Die MLPD hat das Urteil in einer ersten Presseerklärung als eine „Bresche in die Allmachtsfantasien des Verfassungsschutzes“ bezeichnet. Denn erstmals wurden in einem Zivilprozess zwei der zahlreichen antikommunistischen Ammenmärchen der Geheimdienste unter Strafe gestellt.
Beide Passagen sind durch keinerlei Tatsachenbeweise zu belegen, hatte das Landgericht festgestellt.
Gericht sanktioniert Antikommunismus
Aber auch für alle anderen antikommunistischen Beleidigungen in dem Buch konnten die Verfassungsschützer keinerlei Beweise vorgelegen.
Trotzdem überließ das Landgericht am zweiten Verhandlungstag über Stunden dem Verfassungsschutz-Spitzel Ulrich Baursch als angeblichem „Zeugen“ das Feld, um die Verleumdungen gegen die MLPD zu bestätigen.
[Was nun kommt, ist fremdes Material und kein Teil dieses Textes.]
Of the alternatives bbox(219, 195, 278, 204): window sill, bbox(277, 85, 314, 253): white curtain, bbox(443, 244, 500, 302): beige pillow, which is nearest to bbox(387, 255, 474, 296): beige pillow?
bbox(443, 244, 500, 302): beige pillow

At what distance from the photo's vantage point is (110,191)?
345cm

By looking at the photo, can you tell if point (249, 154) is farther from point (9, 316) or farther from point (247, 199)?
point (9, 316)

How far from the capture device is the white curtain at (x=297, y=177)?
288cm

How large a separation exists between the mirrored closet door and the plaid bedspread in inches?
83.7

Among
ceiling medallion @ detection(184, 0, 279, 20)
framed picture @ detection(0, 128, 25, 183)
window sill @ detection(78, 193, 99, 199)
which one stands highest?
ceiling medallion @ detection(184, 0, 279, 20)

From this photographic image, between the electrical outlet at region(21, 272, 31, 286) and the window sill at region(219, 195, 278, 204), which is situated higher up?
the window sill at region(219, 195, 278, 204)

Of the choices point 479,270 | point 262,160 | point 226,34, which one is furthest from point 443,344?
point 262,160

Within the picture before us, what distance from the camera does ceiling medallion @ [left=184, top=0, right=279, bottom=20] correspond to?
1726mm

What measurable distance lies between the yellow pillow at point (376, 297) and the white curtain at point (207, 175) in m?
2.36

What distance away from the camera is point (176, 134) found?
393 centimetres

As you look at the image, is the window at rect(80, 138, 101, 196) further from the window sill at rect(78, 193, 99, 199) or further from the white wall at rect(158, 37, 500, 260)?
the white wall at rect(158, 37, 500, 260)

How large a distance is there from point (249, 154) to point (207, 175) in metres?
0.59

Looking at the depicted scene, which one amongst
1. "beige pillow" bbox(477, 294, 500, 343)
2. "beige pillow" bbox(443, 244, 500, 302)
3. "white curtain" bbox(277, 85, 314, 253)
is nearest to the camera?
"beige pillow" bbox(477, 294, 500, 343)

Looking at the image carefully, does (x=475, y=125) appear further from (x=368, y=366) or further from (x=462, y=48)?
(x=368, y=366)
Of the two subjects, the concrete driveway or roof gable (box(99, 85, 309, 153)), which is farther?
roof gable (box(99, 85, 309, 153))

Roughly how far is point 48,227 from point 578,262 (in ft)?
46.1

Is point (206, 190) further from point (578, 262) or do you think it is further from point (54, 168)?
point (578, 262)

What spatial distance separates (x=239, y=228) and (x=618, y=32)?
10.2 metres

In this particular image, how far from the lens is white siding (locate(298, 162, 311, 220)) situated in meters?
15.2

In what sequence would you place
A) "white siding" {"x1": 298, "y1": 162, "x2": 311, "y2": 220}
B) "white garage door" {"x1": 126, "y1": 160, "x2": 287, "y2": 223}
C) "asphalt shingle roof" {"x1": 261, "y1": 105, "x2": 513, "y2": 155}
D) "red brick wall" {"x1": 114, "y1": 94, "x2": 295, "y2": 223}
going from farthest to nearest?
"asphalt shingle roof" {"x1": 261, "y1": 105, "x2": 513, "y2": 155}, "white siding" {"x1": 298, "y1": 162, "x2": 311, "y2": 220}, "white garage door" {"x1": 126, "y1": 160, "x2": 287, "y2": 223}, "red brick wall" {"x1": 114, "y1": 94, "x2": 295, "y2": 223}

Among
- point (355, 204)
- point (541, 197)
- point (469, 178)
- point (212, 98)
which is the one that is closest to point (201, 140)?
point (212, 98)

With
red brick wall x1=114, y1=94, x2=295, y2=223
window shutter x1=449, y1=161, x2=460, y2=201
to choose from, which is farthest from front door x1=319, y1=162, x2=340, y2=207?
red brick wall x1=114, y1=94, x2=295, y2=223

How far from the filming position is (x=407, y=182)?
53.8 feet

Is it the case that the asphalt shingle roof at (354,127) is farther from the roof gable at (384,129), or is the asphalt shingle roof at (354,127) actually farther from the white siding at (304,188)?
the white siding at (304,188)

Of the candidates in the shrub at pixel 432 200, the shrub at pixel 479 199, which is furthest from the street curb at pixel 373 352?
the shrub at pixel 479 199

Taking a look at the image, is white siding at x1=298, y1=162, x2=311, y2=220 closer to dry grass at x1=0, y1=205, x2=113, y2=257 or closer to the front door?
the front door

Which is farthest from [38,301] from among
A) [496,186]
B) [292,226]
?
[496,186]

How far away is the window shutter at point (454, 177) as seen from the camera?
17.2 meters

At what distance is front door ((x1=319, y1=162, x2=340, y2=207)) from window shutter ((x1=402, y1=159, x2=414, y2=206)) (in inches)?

Baursch wurde stundenlang befragt, um über die Beweisnot der Verfassungsschützer hinwegzutäuschen. Damit dieser Schachzug nicht allzu deutlich wird, verweigerte die Vorsitzende Richterin Stefan Engel zunächst ganz, dazu Stellung zu nehmen. Nachdem er nach einigem Hin und Her doch sprechen konnte, entzog sie ihm das Wort, wenn er zu den Vorwürfen insgesamt sprechen wollte. Vor allem wurde so verhindert, dass er zur völligen Unglaubwürdigkeit des Spitzels aussagen konnte.
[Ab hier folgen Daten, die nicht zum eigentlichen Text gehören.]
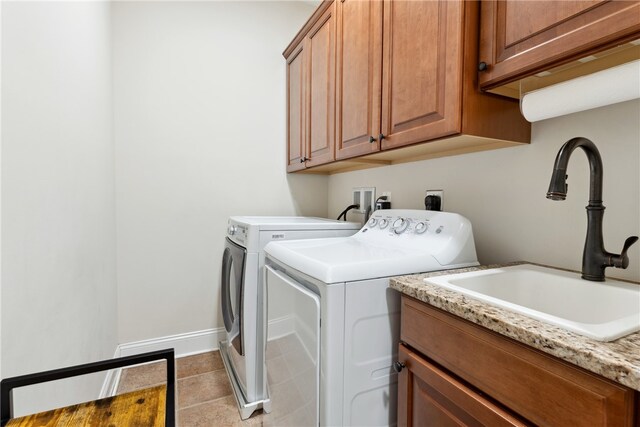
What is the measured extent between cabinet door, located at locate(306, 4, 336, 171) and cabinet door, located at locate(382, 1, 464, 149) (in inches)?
19.5

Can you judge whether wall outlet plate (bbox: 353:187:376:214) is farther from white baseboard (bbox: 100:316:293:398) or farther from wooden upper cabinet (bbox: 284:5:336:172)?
white baseboard (bbox: 100:316:293:398)

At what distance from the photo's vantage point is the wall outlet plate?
2080 millimetres

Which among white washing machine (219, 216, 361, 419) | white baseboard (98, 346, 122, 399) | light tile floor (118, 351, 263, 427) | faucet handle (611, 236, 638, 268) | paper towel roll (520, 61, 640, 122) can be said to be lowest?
light tile floor (118, 351, 263, 427)

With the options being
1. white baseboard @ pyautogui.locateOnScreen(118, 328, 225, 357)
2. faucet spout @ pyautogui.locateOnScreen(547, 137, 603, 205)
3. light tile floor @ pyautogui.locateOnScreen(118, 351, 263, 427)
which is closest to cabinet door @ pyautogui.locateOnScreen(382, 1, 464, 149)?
faucet spout @ pyautogui.locateOnScreen(547, 137, 603, 205)

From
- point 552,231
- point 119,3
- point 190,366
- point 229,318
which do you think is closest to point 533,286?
point 552,231

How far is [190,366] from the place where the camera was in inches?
86.0

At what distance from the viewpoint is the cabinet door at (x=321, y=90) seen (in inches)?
71.4

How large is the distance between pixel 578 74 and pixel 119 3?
2611 mm

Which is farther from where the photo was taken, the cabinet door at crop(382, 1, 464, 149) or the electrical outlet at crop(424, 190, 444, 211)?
the electrical outlet at crop(424, 190, 444, 211)

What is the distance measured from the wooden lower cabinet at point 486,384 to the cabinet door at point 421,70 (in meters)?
0.66

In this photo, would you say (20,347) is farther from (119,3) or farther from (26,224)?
(119,3)

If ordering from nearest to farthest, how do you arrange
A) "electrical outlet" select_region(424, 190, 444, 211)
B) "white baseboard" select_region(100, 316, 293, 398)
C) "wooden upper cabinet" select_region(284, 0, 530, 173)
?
"wooden upper cabinet" select_region(284, 0, 530, 173), "electrical outlet" select_region(424, 190, 444, 211), "white baseboard" select_region(100, 316, 293, 398)

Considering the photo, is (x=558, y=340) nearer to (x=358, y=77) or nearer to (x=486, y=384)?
(x=486, y=384)

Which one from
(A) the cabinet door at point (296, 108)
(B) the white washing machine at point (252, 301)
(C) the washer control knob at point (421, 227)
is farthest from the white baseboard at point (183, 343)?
(C) the washer control knob at point (421, 227)
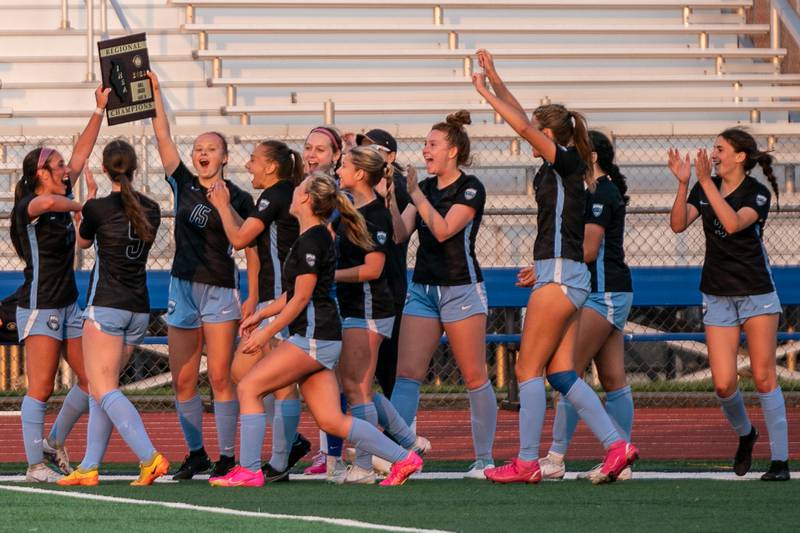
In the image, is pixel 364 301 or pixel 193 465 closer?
pixel 364 301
Dabei hatte Baursch selbst eingeräumt, von dem Buch erst nach der Klage der MLPD erfahren zu haben. Damit wurde endgültig offenkundig, dass dieses Buch ohne jeden Beweis oder Zeugen entstanden ist. Allein gestützt auf die frei erfundenen „Verfassungsschutzberichte“.
Statt aber der Klage der MLPD nun umfassend Recht zu geben, änderte das Landgericht Essen seinen Kurs vom ersten Verhandlungstag am 4. Oktober 2012. Es wollte nun sämtliche weitere Diffamierungen nur noch als „zulässige Meinungsäußerungen“ sehen.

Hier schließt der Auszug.